**Excerpt**:

In the field of local drug delivery, there is a need for chemically inert and biocompatible microporous drug reservoirs for releasing drugs from transdermal patches. Polymers such as ultra-high molecular weight polyethylene (UHMWPE) may serve this need if they are rendered porous.
In the textile industry, ePTFE barrier layers are used for apparel that needs to be breathable, while preventing moisture from passing through the apparel.
UHMWPE is used as a separator membrane for electrochemical cells such as lithium-ion batteries, supercapacitors and fuel cells. For these applications, microporous UHMWPE membranes provide the right balance of porosity, wettability, flexibility and strength.
U.S. Pat. No. 5,643,511 discloses a process for the preparation of microporous UHMWPE by solvent evaporation from a gel-formed film. The films are stretched uniaxially or biaxially either during solvent evaporation or after solvent evaporation, to achieve the desired porosity. The microporous films thus obtained do not have a node and fibril structure.
U.S. Pat. No. 4,655,769 describes a process for preparing microporous UHMWPE by forming a pseudo-gel of UHMWPE sheet in a solvent, extracting the solvent with a more volatile solvent, evaporating the volatile solvent to create a semi-crystalline morphology and stretching the dry sheet. These films do not exhibit a well-defined node and fibril structure.
In regards to the above applications and limitations of current materials, there remains a desire for porous and flexible polymer constructs having high strength, good chemical inertness and biocompatibility, and which can preferably be made to exhibit auxetic behavior.

**Work item**: Continue the passage on microporous polymer membranes, picking up after its final sentence.

Spatial grounding material
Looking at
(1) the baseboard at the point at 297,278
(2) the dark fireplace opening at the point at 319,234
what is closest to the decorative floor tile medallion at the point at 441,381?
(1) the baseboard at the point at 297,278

**Answer to this exercise**:
A method is disclosed. The method includes, in one embodiment, forming a pseudo-gel of a semi-crystalline polymer material and a solvent. The pseudo-gel is shaped into a first form and stretched. A portion of the solvent is removed to create a second form, and the second form is stretched into a microstructure including nodes interconnected by fibrils. Such polymer article may be used in a variety of applications including, but not limited to, medical device applications such as in catheter balloons, and various grafts. Other applications include, but are not limited to, use in dental floss, sutures, filters, membranes, drug delivery patches, and clothing.
Ultra-high molecular weight polyethylene is one example of a suitable semi-crystalline polymer material. In another embodiment, a method including forming a first form of a pseudo-gel comprising an ultra-high molecular weight polyethylene material and a solvent at a temperature above a crystalline melting point of the ultra-high molecular weight polyethylene is disclosed. The first form is stretched and the solvent is removed to form a second form. The second form is stretched into a microstructure including nodes interconnected by fibrils.
An apparatus is also disclosed. In one embodiment, the apparatus includes a body portion formed of a dimension suitable for a medical device or other application. The body portion includes a polyolefin polymer material including a node and fibril microstructure formed by successive stretching of the polymer material in the presence of a solvent and in the absence of a solvent. In another embodiment, an apparatus including a body portion including an ultra-high molecular weight polyethylene material including a node and fibril microstructure is disclosed.